Est-ce la fin d’une époque ?

C’est sans aucun doute la fin d’une époque. C’était une grande aventure. Le CRJ était vu comme un pari audacieux, presque autant que la C Series. Un pari qui a réussi merveilleusement.

Tranquillement, on est passés à des 70 places, puis à des 90 places. La marché a atteint sa maturité. Bombardier cherchait la phase suivante et a misé sur la C Series. C’est un pari qui s’est avéré hasardeux et qui ne s’est pas bien terminé.

C’était à l’époque où l’on pensait que le Canada pouvait jouer un rôle dans l’aviation internationale commerciale, mais le pays n’a pas eu la volonté d’appuyer l’industrie. C’est très exigeant des gouvernements et il n’y a pas eu de consensus national à ce niveau.

Est-ce un manque de soutien du gouvernement qui est en cause ?

Le gouvernement provincial a fait ce qu’il avait à faire avec les ressources qu’il avait. Le gouvernement fédéral a été assez hésitant et, finalement, n’a pas abouti à grand-chose.

Contrairement à l’industrie automobile, pour laquelle un soutien implacable a été accompagné des ressources financières nécessaires, il n’y avait pas de volonté du fédéral de faire survivre l’industrie de l’aviation commerciale au pays.

Est-ce que ç’aurait pu être différent ?

Il y avait une volonté affirmée d’Airbus et de Boeing de bloquer le chemin à un troisième concurrent dans les gros porteurs. Ç’aurait été une partie difficile, sans garantie de victoire, mais si le gouvernement avait mis les ressources nécessaires, les perspectives auraient été meilleures. C’est difficile de refaire à rebours l’histoire, mais rappelons-nous que dans les derniers milles, le gouvernement fédéral n’a accouché de rien.

Est-ce que la transaction avec Airbus annonçait le retrait définitif de Bombardier du commercial ?

C’était écrit dans le ciel que Bombardier se retirait de l’aviation commerciale pour se concentrer sur les avions d’affaires, un énorme marché dans lequel Bombardier est un joueur de premier plan.

Cinq cent cinquante millions, est-ce une bonne affaire ?

Tout est relatif. On dit que les CRJ 50 et 70 perdaient de l’argent. Dans ce temps-là, on vend la valeur d’un avion homologué. Un avion homologué pour les États-Unis et l’Europe, ça a une grande valeur. Cinq cent cinquante millions est un montant substantiel pour acheter un avion, son homologation en particulier. 

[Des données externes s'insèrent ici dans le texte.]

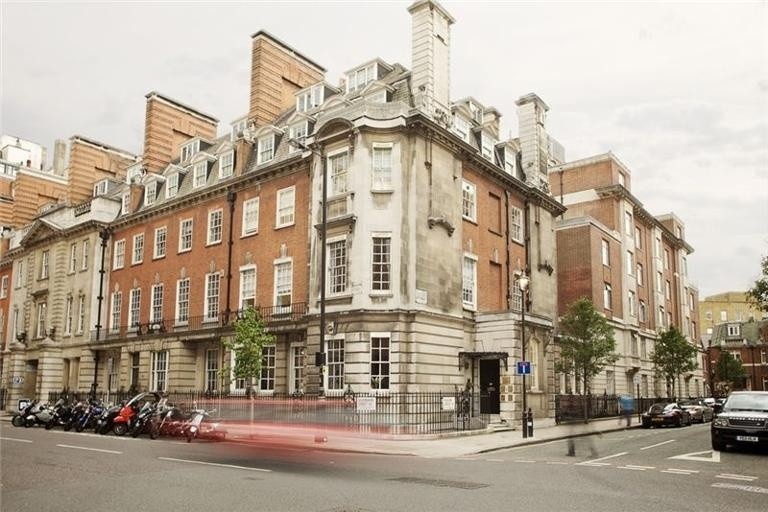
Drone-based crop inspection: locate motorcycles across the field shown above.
[11,391,218,443]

Mitsubishi a-t-elle acheté un bateau qui coule ?

Non. Mitsubishi a décidé d’être un joueur dans les avions régionaux. Ils se créent une flotte en Amérique du Nord avec des appareils homologués. Ils n’achètent pas un bateau qui coule, mais un produit qui est à maturité en Amérique du Nord et jusqu’à un certain point en Europe. 

Qu’en est-il des emplois au Québec ?

Il est bien possible qu’à moyen terme, il y ait des pertes d’emplois. L’assemblage d’avions CRJ se fait encore ici. Puisque le volume de ventes n’est pas très grand, le nombre d’emplois est assez modeste. Il faudra plutôt regarder du côté d’Airbus, des décisions qu’elle prendra avec la C Series et des nombreux emplois qui y sont associés. 

Que représentait le CRJ à l’époque où vous étiez en poste ?

C’était un grand défi. Beaucoup d’experts ne croyaient pas qu’il y avait de la place pour un jet dans ce marché. Ce fut une période très stressante, mais éventuellement couronnée d’un grand succès. C’était une période enthousiasmante et emballante. 

Êtes-vous nostalgique ?

C’était certainement de grandes années. Comme Canadien et Québécois, je regrette que le Canada et le Québec n’abritent plus de fabricants d’avions commerciaux. 

Y a-t-il un retour au commercial envisageable pour Bombardier ?

Je ne crois pas. Une fois les appareils vendus, c’est très difficile de revenir en arrière. Bombardier n’avait pas le choix de faire la transaction avec Airbus. C’était la seule issue.